Adélia e Benedetti vivem dessas coisas dos seus dias. Um, com a voz uruguaia embargada nas gravações que nos legou (e que a internet, na parte vantagem, coloca à disposição), subverte a dureza das ditaduras com a suave ironia de seu espírito. Junta palavras que nos fazem apenas levantar o canto dos lábios, num esboço de sorriso cúmplice. Adélia retira os pequenos e secretos desejos da vida que parece prosaica, mas não o é. Quase podemos vê-la às margens da sua cidade, em meditação profunda sobre o sentido do seu mundo e da sua vida, numa postura tão suave de levar-se a sério mas nem tanto.

A minha cabeceira divide hoje o seu espaço entre mais um romance policial, a poesia de Benedetti, o dia a dia de Adélia, e um Hesse que insiste em me frequentar, com seus personagens atormentados pelo peso de si próprios. O que mais posso querer?

15/06/2010

A vértebra

Creio ter conseguido, finalmente, delimitar o espaço exato do nascimento de uma crônica. Entre a 3ª e a 5ª vértebras torácicas, o que não é assim um ponto realmente exato mas assim é a vida, nem tudo o que parece ser o é de fato e é bom que nos acostumemos sem demora a isso. Mas de qualquer forma um espaço feito de incomum amálgama de agonia e êxtase. Uma necessidade imperiosa dentro de um recipiente feito de um tipo de vontade que se dissolve violenta em si mesma.

A dúvida entre a vértebra exata está na posição que o corpo assume ao escrever, e não nas palavras em si. Depende muito mais do lugar onde se escolhe escrever, que por sua vez está muito mais ligado àquilo que dentro decidiu dizer. Se de lado ou se sentada, a vértebra em questão altera a sua posição em relação ao eixo que considero, que é o da minha percepção de onde estão céu e terra. Dependendo, portanto, desse eixo, muda a sensação da vértebra por onde se escapa, às vezes num suspiro, a crônica.

Não importa: perceber nesta manhã que é de uma vértebra que as crônicas se sopram de dentro para fora foi deveras surpreendente. As crônicas desvanecem-se no ar, dissolvem-se num átimo porque é da sua natureza. Iluminam por um segundo os milagres pequenos do dia a dia e infiltram-se no nosso cotidiano coração sem que depois nos lembremos disso. Desaparecem em meio aos nossos ossos e quase nos esquecemos de que nos existem. Se não me apresso e agarro esta que me sai agora, fica-se perdida para sempre.

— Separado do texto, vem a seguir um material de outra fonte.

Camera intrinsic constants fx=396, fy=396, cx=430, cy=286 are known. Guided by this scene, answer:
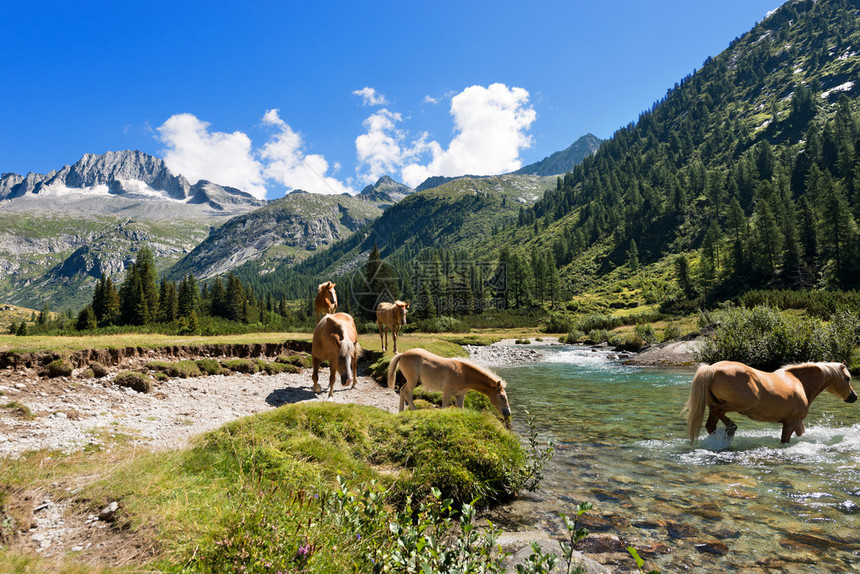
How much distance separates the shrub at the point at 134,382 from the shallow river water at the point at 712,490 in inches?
512

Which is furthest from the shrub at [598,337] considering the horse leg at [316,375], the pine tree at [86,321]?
the pine tree at [86,321]

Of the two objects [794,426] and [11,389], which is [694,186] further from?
[11,389]

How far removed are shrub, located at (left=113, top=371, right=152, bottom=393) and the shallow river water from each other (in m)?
13.0

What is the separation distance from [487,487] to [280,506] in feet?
13.4

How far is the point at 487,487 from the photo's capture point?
22.4ft

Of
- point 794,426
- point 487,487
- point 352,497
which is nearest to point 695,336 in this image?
point 794,426

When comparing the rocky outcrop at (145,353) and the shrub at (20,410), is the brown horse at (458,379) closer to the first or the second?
the shrub at (20,410)

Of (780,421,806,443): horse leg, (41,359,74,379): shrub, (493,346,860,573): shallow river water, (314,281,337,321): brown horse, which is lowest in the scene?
(493,346,860,573): shallow river water

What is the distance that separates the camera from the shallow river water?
5590mm

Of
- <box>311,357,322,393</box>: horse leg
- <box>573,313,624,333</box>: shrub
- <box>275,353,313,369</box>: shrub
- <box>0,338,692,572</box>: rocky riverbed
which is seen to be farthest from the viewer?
<box>573,313,624,333</box>: shrub

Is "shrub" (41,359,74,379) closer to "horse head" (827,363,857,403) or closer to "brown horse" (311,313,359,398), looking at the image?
"brown horse" (311,313,359,398)

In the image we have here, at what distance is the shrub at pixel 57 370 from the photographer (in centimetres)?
1276

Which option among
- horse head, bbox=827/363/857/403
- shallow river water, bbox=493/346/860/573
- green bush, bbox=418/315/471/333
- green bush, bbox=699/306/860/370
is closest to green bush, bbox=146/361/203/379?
shallow river water, bbox=493/346/860/573

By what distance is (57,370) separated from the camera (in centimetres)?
1285
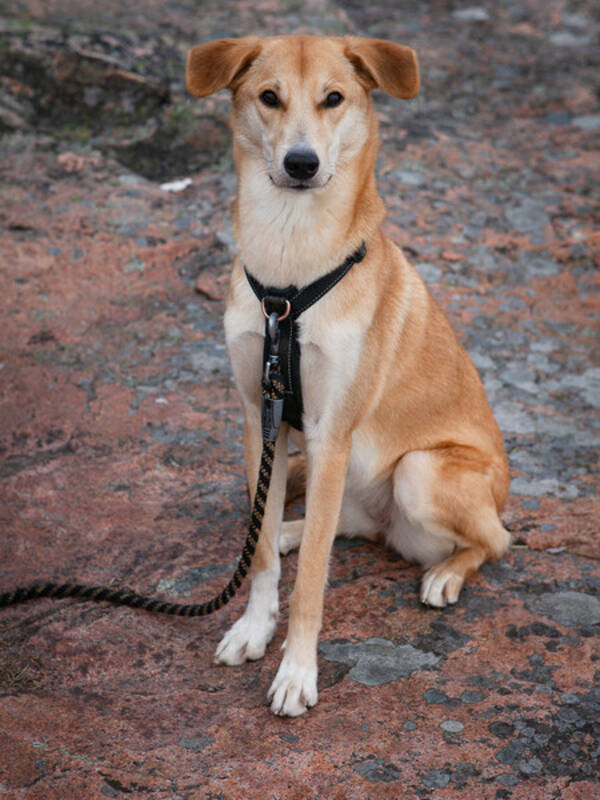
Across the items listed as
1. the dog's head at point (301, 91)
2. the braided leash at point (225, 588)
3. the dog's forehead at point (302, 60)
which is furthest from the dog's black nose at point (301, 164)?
the braided leash at point (225, 588)

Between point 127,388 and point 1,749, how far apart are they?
2.48m

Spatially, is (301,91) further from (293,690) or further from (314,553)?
(293,690)

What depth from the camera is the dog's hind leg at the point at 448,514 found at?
3252mm

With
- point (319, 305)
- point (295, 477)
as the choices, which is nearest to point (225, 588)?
point (295, 477)

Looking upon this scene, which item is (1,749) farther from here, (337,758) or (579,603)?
(579,603)

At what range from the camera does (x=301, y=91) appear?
280cm

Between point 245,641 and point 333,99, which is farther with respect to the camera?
point 245,641

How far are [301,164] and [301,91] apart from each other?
11.0 inches

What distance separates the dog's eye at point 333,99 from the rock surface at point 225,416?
5.72 feet

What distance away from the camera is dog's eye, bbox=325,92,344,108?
9.33 feet

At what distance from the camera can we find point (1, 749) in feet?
7.76

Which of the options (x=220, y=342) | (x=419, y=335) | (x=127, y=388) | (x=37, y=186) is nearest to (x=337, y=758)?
(x=419, y=335)

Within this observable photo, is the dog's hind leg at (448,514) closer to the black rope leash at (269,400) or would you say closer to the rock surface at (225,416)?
the rock surface at (225,416)

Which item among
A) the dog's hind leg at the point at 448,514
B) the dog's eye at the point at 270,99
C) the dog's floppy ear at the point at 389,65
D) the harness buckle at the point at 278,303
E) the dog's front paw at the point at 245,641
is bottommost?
the dog's front paw at the point at 245,641
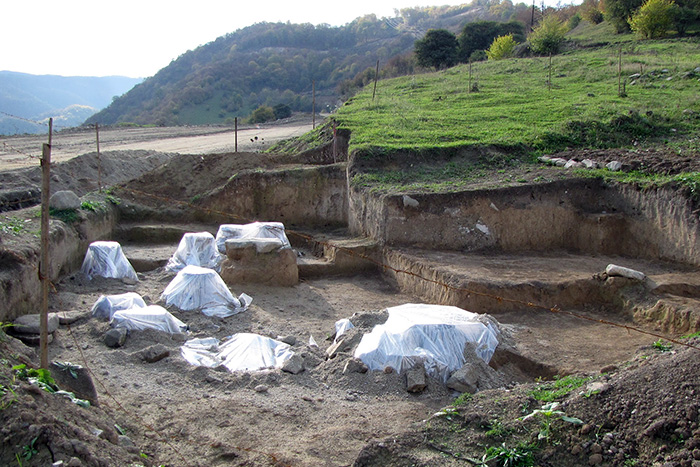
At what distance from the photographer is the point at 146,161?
1800cm

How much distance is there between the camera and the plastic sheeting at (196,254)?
34.5 feet

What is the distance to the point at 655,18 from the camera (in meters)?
26.0

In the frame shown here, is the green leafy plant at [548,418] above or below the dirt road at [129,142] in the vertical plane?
below

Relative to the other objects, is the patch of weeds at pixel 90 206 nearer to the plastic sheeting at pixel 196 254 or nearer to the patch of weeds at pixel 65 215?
the patch of weeds at pixel 65 215

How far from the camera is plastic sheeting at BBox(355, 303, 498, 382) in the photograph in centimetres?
649

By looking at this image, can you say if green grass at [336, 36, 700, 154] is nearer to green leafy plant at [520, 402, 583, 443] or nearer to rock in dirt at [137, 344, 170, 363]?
rock in dirt at [137, 344, 170, 363]

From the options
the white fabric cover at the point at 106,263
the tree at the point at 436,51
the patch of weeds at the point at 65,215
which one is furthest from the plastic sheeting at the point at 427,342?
the tree at the point at 436,51

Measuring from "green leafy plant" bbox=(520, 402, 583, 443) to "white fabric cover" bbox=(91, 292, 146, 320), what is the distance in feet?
18.0

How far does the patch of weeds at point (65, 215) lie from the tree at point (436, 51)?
1068 inches

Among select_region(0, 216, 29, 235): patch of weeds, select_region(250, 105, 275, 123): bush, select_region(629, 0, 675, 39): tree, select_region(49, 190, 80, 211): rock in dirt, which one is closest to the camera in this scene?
select_region(0, 216, 29, 235): patch of weeds

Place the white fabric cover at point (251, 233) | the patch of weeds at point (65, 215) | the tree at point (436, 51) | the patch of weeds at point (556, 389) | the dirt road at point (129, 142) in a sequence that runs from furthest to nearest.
→ the tree at point (436, 51)
the dirt road at point (129, 142)
the white fabric cover at point (251, 233)
the patch of weeds at point (65, 215)
the patch of weeds at point (556, 389)

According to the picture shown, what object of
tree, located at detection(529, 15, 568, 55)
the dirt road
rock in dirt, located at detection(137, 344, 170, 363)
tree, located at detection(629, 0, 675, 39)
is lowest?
rock in dirt, located at detection(137, 344, 170, 363)

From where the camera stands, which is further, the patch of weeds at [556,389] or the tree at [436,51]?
the tree at [436,51]

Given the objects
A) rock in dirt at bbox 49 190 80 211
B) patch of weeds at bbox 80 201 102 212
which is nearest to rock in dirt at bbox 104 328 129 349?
rock in dirt at bbox 49 190 80 211
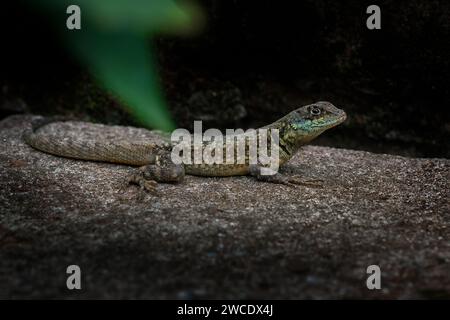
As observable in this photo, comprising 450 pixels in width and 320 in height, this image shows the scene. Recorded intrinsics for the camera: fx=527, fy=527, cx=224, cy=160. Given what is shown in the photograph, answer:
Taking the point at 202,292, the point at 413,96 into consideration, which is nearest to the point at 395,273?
the point at 202,292

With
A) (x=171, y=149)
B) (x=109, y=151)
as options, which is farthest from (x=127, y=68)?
(x=171, y=149)

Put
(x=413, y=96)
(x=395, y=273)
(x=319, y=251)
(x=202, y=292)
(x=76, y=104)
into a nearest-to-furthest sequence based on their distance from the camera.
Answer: (x=202, y=292) < (x=395, y=273) < (x=319, y=251) < (x=413, y=96) < (x=76, y=104)

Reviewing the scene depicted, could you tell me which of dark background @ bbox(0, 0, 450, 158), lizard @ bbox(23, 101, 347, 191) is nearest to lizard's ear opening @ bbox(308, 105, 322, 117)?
lizard @ bbox(23, 101, 347, 191)

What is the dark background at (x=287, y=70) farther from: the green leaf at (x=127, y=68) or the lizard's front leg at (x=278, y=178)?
the lizard's front leg at (x=278, y=178)

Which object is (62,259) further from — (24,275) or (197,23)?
(197,23)

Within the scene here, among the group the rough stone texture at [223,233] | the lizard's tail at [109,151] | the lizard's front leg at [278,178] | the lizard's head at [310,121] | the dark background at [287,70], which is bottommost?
the rough stone texture at [223,233]

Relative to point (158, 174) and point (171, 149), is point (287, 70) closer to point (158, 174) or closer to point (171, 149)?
point (171, 149)

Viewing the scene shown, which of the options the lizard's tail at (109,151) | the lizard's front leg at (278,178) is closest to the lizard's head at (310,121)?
the lizard's front leg at (278,178)
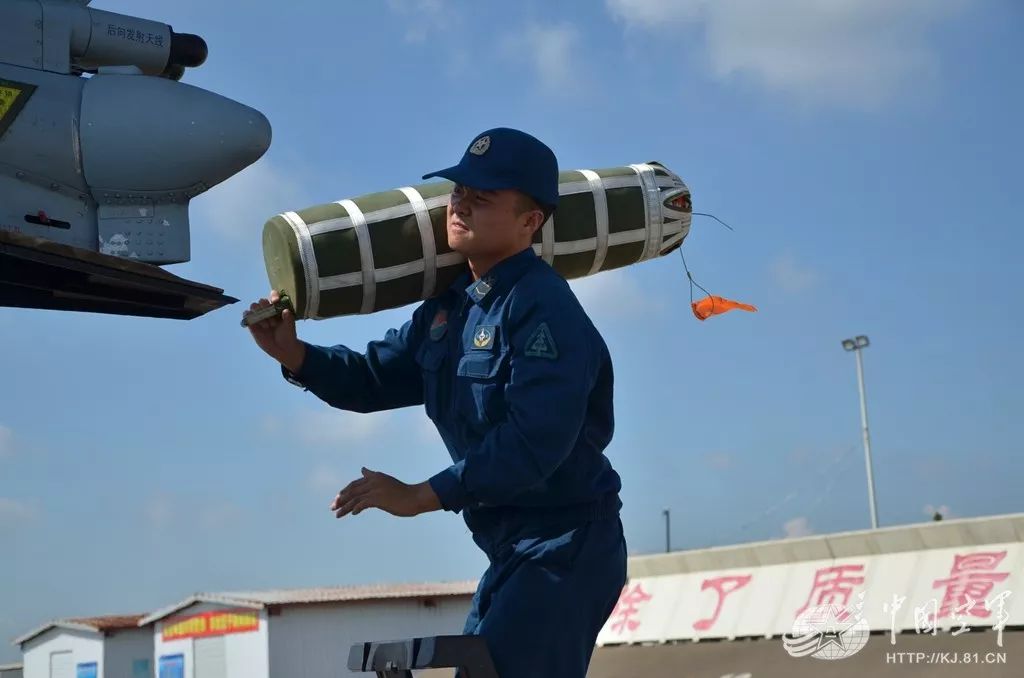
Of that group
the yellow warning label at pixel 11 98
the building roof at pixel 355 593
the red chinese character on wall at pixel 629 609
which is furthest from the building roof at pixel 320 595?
the yellow warning label at pixel 11 98

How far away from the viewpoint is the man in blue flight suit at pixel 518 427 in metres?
2.77

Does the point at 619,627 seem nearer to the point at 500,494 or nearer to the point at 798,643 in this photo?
the point at 798,643

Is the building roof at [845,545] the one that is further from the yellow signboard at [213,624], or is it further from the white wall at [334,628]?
the yellow signboard at [213,624]

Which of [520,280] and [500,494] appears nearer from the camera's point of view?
[500,494]

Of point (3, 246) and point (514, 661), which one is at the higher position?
point (3, 246)

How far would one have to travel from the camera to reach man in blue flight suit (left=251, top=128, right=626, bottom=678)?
2.77 metres

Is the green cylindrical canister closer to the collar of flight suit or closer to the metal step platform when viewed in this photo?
the collar of flight suit

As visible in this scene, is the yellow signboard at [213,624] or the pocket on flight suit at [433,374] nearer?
the pocket on flight suit at [433,374]

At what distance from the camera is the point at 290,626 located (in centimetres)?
2834

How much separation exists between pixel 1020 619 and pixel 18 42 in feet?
36.0

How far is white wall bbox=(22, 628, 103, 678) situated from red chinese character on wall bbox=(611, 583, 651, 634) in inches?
781

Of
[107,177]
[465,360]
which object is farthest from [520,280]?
[107,177]

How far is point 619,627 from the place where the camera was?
18.1 m

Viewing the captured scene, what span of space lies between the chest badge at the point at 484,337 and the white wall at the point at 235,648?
86.6 feet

Por mais que tente recuperar aquelas duas palavras que de repente davam início a um turbilhão de pensamentos em absoluta desconexão entre si, não consigo, frustro-me, irrito-me e digo a mim mesma que a idade está chegando e eu perdendo a memória.
Mas não é nada disso. É claro que a idade está chegando, seja ela qual for, mas a memória está onde sempre esteve, apenas menos interessada em guardar números e endereços. O problema é da natureza da crônica e da minha incapacidade de lhe localizar o ponto de saída de mim e entrada no mundo.

Mas agora esse é um problema resolvido, e assim que acordar de novo a meio da noite, com as ideias preciosamente alinhavadas dentro de mim, basta-me ajeitar a vértebra no lugar e deixá-la recolhida, em silêncio e penumbra como se gostam os partos, como uma asa ainda sem despregar, guardando os segredos dos voos sem queda das palavras. E, ao acordar de fato, depois de ter voltado a dormir, lembrar-me de descolar do meu corpo a minha vértebr-asa com cuidado, já com o papel e o lápis na mão, chamando-me de volta à vida com um sorriso de triunfo e conseguimento.